Суворин ударил себя ладонью по лбу. Как он сказал? Играть то, что никому не понравится? Другой публике? Публике, не разодетой в пух и прах, вообще не склонной к любого рода непомерной торжественности? Случайно встретив такого практичного до мозга костей человека, не размусоливающего всякие сомнения, я, признаться, растерялся.

Прежде чем заговорить снова, Суворин долго молчал.

Мои трудности усугубляло еще одно, очень личное. Понимаете, я уже некоторое время замечал за собой склонность к мелочности, злобный взгляд, мрачность, и мне это не нравилось, решительно не нравилось. Я встал в позу обиженного. Мне было себя жалко. Я… как сказать… разочаровался в себе, совсем разочаровался. Старый негодный башмак!

Суворин смотрел на меня не отрываясь. Играйте то, что никому не понравится! Разве фраза не означала: «Иди и ищи людей, страдающих, как и ты»? Господи ты боже мой! Разве об этом не стоило подумать? По-моему, я обнял жену за плечи и поцеловал. Дать бой, но не вести войну! К черту всех, кто держится так, будто владеет музыкой, а к тому же поставлен хранителем морали и нравов.

В его глазах плясали бесенята.

В игре появилась новая карта. Я больше не буду киснуть в вонючей стоячей воде, я поплыву к открытому морю. Бетховена, Брамса, Шумана я в любое время мог играть для себя, жены, друзей, а с коллегами – камерную музыку, что я и делал; в конце концов, ничего лучше не придумали. Но мой интерес к публичной карьере, на виду у зрителей, всякий раз демонстрирующих свою необучаемость, растаял как апрельский снег!

И, приняв решение, он встретил свою весну.

Я вам кое-что скажу. Мысленно я уже собирал чемоданы.

Чемоданы?

В Сан-Ремо!

Ну конечно, куда же еще!

Странно, всего десять минут назад мне и в голову такое не могло прийти. Суворин, играющий на пианино в баре гостиницы, разумеется, старинного гранд-отеля… К тому же исполнилось бы заветное желание его жены.

Я мог бы неплохо играть в баре. Как вы считаете?

А почему ничего не вышло?

А потому что при виде чемодана на нее накатывает ностальгия.

Ах, его смех, когда он смеялся. Становилось хорошо не только ему, но, как выяснилось, и мне, а Суворин не упускал ни единой возможности. Вместе с тем он сохранял образ человека в унынии – воистину произведение искусства.
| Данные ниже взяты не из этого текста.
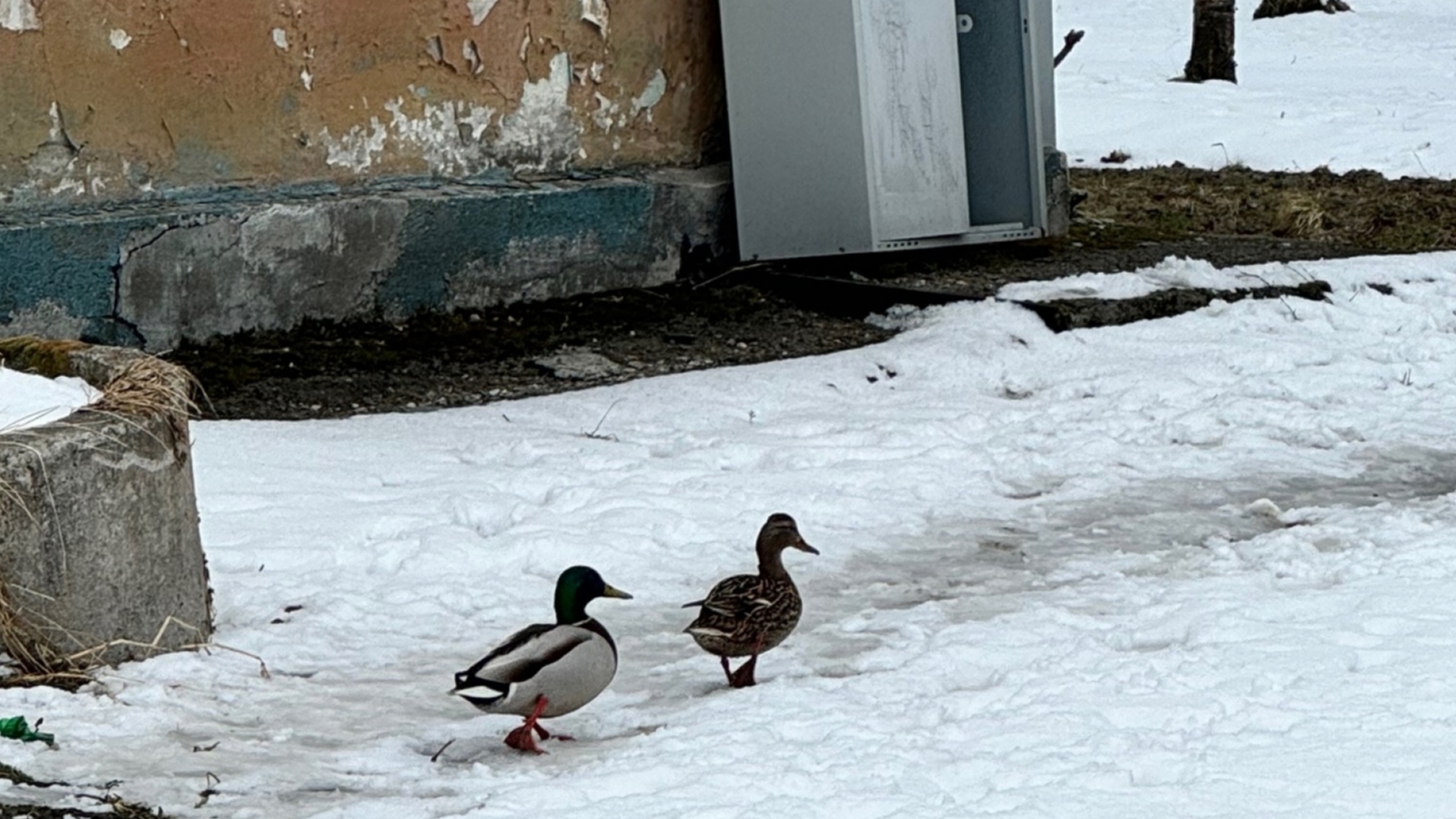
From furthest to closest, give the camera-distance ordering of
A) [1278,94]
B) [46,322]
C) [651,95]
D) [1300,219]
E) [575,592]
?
1. [1278,94]
2. [1300,219]
3. [651,95]
4. [46,322]
5. [575,592]

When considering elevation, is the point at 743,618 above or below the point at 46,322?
below

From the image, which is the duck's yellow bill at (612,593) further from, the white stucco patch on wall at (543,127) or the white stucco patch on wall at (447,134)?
the white stucco patch on wall at (543,127)

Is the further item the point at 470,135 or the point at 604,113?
the point at 604,113

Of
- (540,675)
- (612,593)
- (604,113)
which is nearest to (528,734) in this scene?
(540,675)

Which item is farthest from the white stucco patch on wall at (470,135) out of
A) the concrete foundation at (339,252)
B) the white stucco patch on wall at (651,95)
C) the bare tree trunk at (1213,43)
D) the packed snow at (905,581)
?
the bare tree trunk at (1213,43)

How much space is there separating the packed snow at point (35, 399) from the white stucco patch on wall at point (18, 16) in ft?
8.46

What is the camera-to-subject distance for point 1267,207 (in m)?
12.7

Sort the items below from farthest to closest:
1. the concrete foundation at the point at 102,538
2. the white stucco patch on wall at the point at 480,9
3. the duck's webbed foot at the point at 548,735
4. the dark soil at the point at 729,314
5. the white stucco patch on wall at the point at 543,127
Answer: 1. the white stucco patch on wall at the point at 543,127
2. the white stucco patch on wall at the point at 480,9
3. the dark soil at the point at 729,314
4. the concrete foundation at the point at 102,538
5. the duck's webbed foot at the point at 548,735

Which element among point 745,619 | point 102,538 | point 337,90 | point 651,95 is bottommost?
→ point 745,619

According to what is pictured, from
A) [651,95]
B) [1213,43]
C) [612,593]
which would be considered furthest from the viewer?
[1213,43]

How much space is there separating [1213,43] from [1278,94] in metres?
0.93

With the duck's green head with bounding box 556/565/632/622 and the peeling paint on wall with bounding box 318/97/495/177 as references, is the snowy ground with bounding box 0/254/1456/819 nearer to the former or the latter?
the duck's green head with bounding box 556/565/632/622

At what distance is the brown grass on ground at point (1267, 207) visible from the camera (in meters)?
11.6

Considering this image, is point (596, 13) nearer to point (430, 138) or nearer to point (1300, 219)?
point (430, 138)
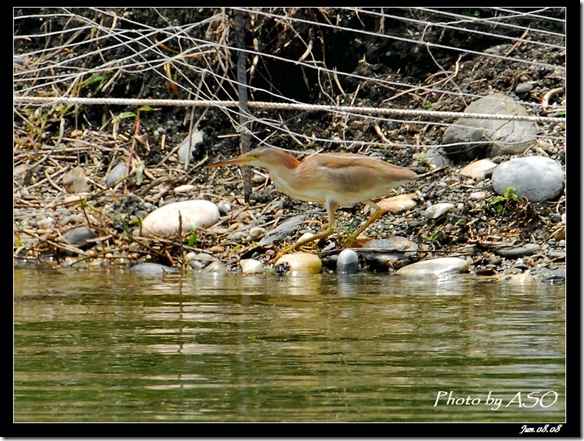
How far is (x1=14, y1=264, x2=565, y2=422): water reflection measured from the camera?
4.11 meters

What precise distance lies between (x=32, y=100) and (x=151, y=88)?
5.75ft

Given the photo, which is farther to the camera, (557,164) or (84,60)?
(84,60)

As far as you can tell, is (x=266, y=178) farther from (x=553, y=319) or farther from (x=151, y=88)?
(x=553, y=319)

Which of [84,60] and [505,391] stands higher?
[84,60]

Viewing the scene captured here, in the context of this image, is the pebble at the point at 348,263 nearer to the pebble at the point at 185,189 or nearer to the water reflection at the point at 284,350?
the water reflection at the point at 284,350

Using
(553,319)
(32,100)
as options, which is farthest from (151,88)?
(553,319)

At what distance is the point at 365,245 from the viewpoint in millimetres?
8492

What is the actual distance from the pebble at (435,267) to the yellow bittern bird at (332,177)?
57 cm

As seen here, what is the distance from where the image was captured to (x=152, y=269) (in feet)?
27.8

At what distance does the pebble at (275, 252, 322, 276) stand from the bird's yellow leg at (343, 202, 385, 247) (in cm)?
26

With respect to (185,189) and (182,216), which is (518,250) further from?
(185,189)

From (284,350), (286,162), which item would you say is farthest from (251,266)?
(284,350)

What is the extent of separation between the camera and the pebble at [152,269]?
27.6 ft

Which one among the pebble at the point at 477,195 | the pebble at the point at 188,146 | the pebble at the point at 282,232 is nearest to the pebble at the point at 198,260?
the pebble at the point at 282,232
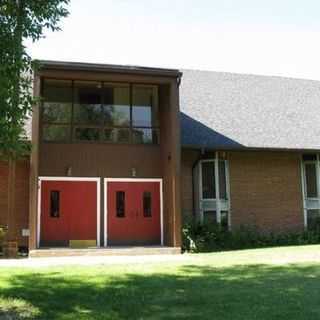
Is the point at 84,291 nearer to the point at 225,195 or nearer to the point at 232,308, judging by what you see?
the point at 232,308

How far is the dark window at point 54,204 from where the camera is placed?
18016mm

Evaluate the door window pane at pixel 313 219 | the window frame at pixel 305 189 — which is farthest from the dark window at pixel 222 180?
the door window pane at pixel 313 219

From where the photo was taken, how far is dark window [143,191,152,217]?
18.9 metres

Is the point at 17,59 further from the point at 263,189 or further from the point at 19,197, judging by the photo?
the point at 263,189

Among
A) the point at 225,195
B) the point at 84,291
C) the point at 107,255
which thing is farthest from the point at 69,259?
the point at 225,195

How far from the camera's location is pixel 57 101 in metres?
18.5

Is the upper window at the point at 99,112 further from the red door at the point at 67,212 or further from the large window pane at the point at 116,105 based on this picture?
the red door at the point at 67,212

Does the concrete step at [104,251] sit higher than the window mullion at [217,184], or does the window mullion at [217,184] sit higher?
the window mullion at [217,184]

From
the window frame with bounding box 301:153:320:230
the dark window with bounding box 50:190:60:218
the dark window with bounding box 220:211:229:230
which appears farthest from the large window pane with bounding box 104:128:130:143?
the window frame with bounding box 301:153:320:230

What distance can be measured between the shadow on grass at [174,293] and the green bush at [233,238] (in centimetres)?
542

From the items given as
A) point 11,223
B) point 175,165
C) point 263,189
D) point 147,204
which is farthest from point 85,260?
point 263,189

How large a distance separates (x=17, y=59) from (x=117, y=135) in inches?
454

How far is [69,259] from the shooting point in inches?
593

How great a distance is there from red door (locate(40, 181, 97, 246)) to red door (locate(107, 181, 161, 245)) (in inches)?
25.3
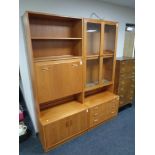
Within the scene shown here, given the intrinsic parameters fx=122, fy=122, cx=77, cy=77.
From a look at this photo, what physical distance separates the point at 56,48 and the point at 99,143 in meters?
1.76

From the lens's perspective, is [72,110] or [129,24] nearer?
[72,110]

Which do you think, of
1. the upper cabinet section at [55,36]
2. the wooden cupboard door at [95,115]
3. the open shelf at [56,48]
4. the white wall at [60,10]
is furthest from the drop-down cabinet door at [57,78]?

Кроме того, хоть и отрицая это, она была ревнива. Где-то вычитала, что в Сан-Ремо цветут не одни цветы, но и молодые женщины, постарше, естественно, тоже, состоятельные, весьма состоятельные дамы, с собачками и без. На свете не существовало ни одной женщины, в ком она не увидела бы опасности. Но упрекать меня, тем более устраивать сцены – нет. Она никогда не кричала. Не плакала. Когда у нее возникали подозрения, просто становилась непривычно молчаливой. А ведь как любила дурачиться, мурлыкать про себя песни, как лишь дети, дивилась снежинкам – и это, заметьте, в зимнем Ленинграде. Но из-за ревности утрачивала всякий интерес, в том числе к себе. Могла стать такой тихой – и такой красивой, так двигалась.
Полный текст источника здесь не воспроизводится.